The purpose of this study was to evaluate the efficacy of Beauveria bassiana isolate (GOPT-331) and Metarhizium brunneum isolates (ORP-13 and ORP-18) against the second and fourth larval instars of T. wilkinsoni under laboratory conditions. T. wilkinsoni eggs were collected from pine trees at Ondokuz Mayıs University in Samsun, Turkey, in 2021, and the second and fourth larval instars were used for the experiment. Two milliliters of a spray of the three fungal isolates was applied to the larvae for each concentration (1 × 105–1 × 108 conidia ml−1). The mortality rates of GOPT-331, ORP-13, and ORP-18 were changed between 91.1 and 100% for the second-instar larvae and between 86.6 and 97.7% for the fourth-instar larvae at 1 × 108 conidia ml−1. The ORP-13 isolate showed the lowest LC50 values.
In conclusion, it is suggested that all the three isolates were virulent to T. wilkinsoni and can be used for biological control of this species. The promising results from the study were obtained from trials conducted under controlled laboratory conditions, and it will be critical to explore the potential of these promising entomopathogenic fungi in field conditions.
Forest ecosystems are essential as they provide habitat for various living species, prevent soil erosion, play a crucial role in the water cycle, sequester carbon, and help mitigate the effects of global warming (Ramachandra et al. 2018). The genus Pinus contains the most economically valuable species of forest trees worldwide, and these species are distributed all over a wide geographical area (Wang et al. 2019). They contribute significantly to the economy because they are used in various industries such as paper and furniture. Additionally, almost all parts of the Pinus species, particularly the needles, are used in traditional medicine. Because of all these features, Pinus species are essential economically, ecologically, and medically.
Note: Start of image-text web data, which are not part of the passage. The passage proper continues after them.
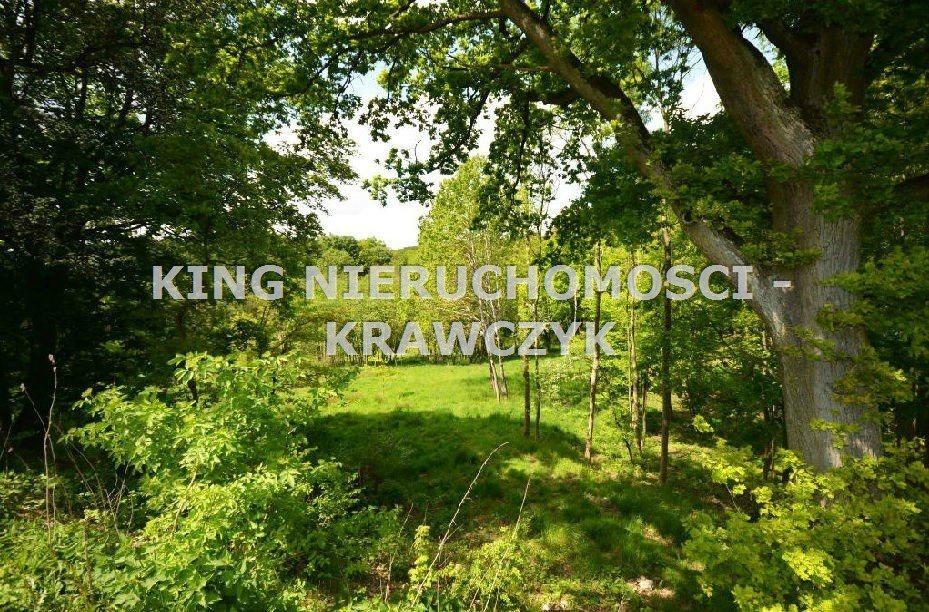 Działka inna na sprzedaż Szczecin, Bukowo  19000m2 Foto 1
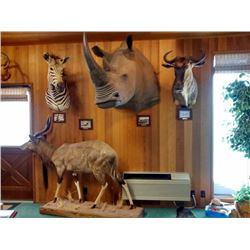 Trophy room restoration with the Klineburgers.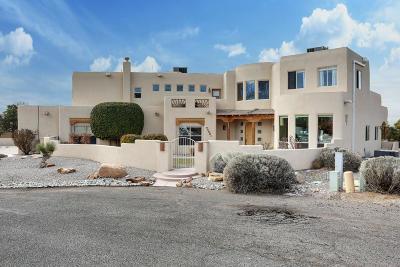 Albuquerque Single Family Home For Sale: 8501 San Diego Court NE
Pinus species are distributed almost worldwide, including Turkey. One extremely harmful insect threatens this important species: the pine processionary moth Thaumetopoea wilkinsoni Tams (Lepidoptera: Notodontidae). This insect is distributed in the Mediterranean Basin and Turkey and can cause up to 100% leaf loss by eating pine leaves at the larval stage (Kanat et al. 2005). Defoliated trees become susceptible to secondary pests such as bark beetles and pine lice (Cebeci et al. 2010), making them more vulnerable. This insect destroys pine forests, particularly young ones. Additionally, this insect has urticating setae at the larval stage and causes severe allergic reactions in humans and domestic pets (İpekdal et al. 2016). For all these reasons, it is inevitable to control this pest.
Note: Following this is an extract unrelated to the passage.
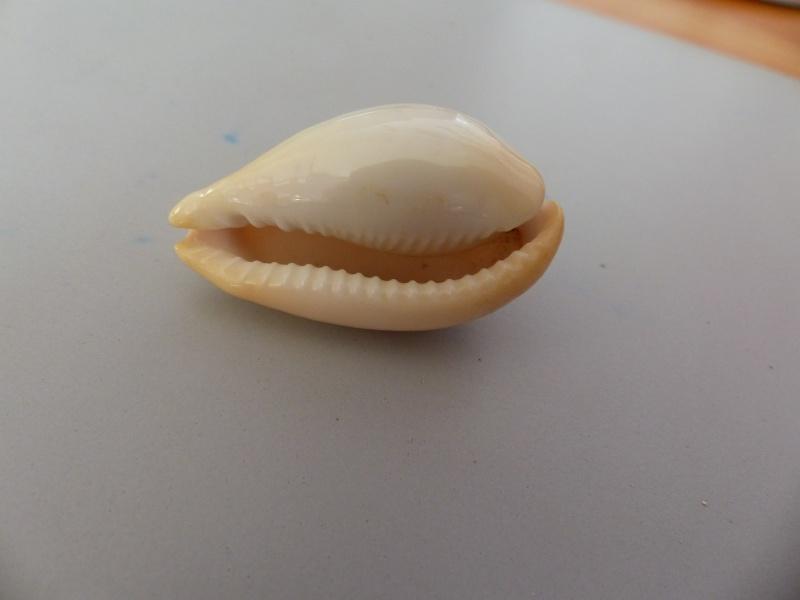 Erronea nymphae - (Jay, 1850) P1040022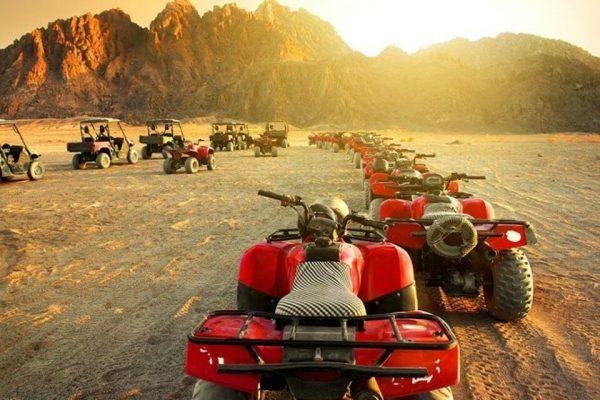 quad-safari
Mechanical, biotechnical, chemical, and biological methods have been used to control the pine processionary moth (Erkan 2018). Given the adverse effects of chemical control on the ecosystem and the difficulty of mechanical control, biological control methods should be used to control this species. The use of entomopathogenic microorganisms as biological control agents is critical for controlling harmful species because they can target a specific pest to be eco-friendly. Entomopathogenic fungi (EPF) are one group of the organisms used in this context, and they are effective in pest control (Mantzoukas and Eliopoulos 2020). EPFs Beauveria bassiana (Bals.-Criv.) Vuill (Hypocreales: Cordycipitaceae) and Metarhizium brunneum Petch (Hypocreales: Clavicipitaceae) are widely used against many insect species. Several studies (Martínez et al. 2021) have shown the effects of these pathogenic fungi on various insects. Various studies have investigated the efficacy of different Beauveria and Metarhizium strains in developing safe biological control strategies for the pine processionary moth (Topkara et al. 2022).
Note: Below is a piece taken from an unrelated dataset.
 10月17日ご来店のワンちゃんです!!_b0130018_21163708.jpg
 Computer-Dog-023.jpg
To control this species, it is essential to reduce the destruction caused by this insect in forest ecosystems, protect pine populations, and reduce the threat to human and animal health. Most of the studies on the pine processionary moth were conducted with T. pityocampa Denis & Schiffermüller (Lepidoptera: Thaumetopoeidae), while studies on its sister T. wilkinsoni are less limited. Therefore, in this study, the efficacy of EPFs B. bassiana (GOPT-331) and M. brunneum (ORP-13 and ORP-18) isolates against the second and fourth larval instars of T. wilkinsoni was evaluated under laboratory conditions.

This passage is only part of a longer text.